- [Vorliegender Text]:

Vom Haken auf den Teller - das ist der Plan. Vorausgesetzt die Fische beißen. Vorausgesetzt man kann angeln. Ich kann es nicht. Andere in der Gruppe der Journalisten auch nicht. Also starten wir mit einer Einführung ins Angeln und zwar dort, wo der Strelasund den Hafen küsst: In Stralsund.
Bei Angelservice Ullrich bekommen wir alles, was wir zum Angeln brauchen: Angelruten und viele glitzernde Fischlein als Köder. Doch das allein würde nicht reichen, denn ohne Angelerlaubnis und Fischereischein geht gar nichts. Das Besondere in MeckPomm ist, dass hier eigentlich jeder das Angeln einmal ausprobieren kann, ohne je einen Angelkurs belegt zu haben. Nun besitze also auch ich einen zeitlich befristeten Fischereischein (sozusagen ein Touristenvisum fürs Angeln, 28 Tage gültig) des Landes Mecklenburg Vorpommern und die Erlaubnis die Fischerei in den Küstengewässern mit bis zu drei Handangeln und einer Köderfischsenke auszuüben. Soweit das Amtliche. Fasziniert bin ich mehr von den bunten Ködern - das Fische darauf reinfallen... Jeder Fisch hat seinen Köder, doch selbst der geübte Angler kann sich nicht immer sicher sein, wann welcher der Richtige ist.
Um uns einen Überblick zu verschaffen, was uns in den Gewässern Vorpommerns erwartet, schauen wir uns die Fische im Original hinter Glas im Ozeaneum an. Es ist dann doch überraschend, welche Vielfalt sich allein im Stralsunder Hafenbecken tummelt, zehn Fischarten sind da zu finden. Wir beginnen mit den ersten Würfen am Hafen unter fachkundiger Anleitung unseres Angelguides Jörn Hetzel. Er zeigt mir mehrmals geduldig worauf es ankommt, doch es bleibt ein Mysterium für mich. Es sind einige Handgriffe nötig, um das "Spinnangeln" zu beherrschen - immerhin schaffe ich es ein oder zweimal den Köder so weit auszuwerfen, dass ich die Schnur nicht mehr sehe. Und ich begreife: Die Kunst beim Werfen besteht darin, weder ins Hafenbecken zu fallen, noch irgend Jemanden mit dem Haken des Köders aufzuspießen.

- [Aufgaben]:
**a.** Nennen Sie sämtliche Eigennamen von Personen, Unternehmen, Einrichtungen, Städten, Gewässern und Regionen, die im Text über das Angeln in Stralsund vorkommen.
**b.** Führen Sie den Text über das Angeln in Stralsund im Anschluss an seinen letzten Satz weiter.
Die Daten werden für die Bearbeitung nicht benötigt.

- [Dateninhalt]:
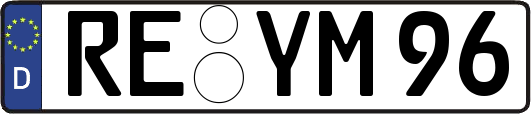 RE-YM96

- [Lösungen]:
**a.**
- Strelasund
- Stralsund
- Angelservice Ullrich
- Mecklenburg Vorpommern (auch „MeckPomm“)
- Vorpommern
- Ozeaneum
- Jörn Hetzel

**b.**
Ein schwimmendes Haus ist die Belohnung für die ersten Angelanstrengungen: Das Baltic Sea Resort in Kröslin ist eine kleine Stadt für sich - hier ist alles Boot. Der ehemals kleine Ausweichhafen für NVA-Schiffe hat sich zu einem modernen Yachthafen mit 500 Liegeplätzen entwickelt. Vom SPA-Bereich mit Dachterrasse, über Läden und Restaurant ist alles für den Segler, Paddler und Angler da. Wer einfach nur schick und ungewöhnlich nächtigen will, ist in den elf Floating Houses bestens aufgehoben: Direkter Zugang und Blick zum Wasser, Wohnlandschaft mit Küche und Terrasse,... Hier will ich eigentlich nicht mehr weg.
Als ich nachts aus meinem Fenster schaue, sehe ich die glitzernden Fische wie schwimmende Glühwürmchen im Wasser. Die Kraniche ziehen über mir weg und ich höre nur noch das leise Glucksen der springenden Fische.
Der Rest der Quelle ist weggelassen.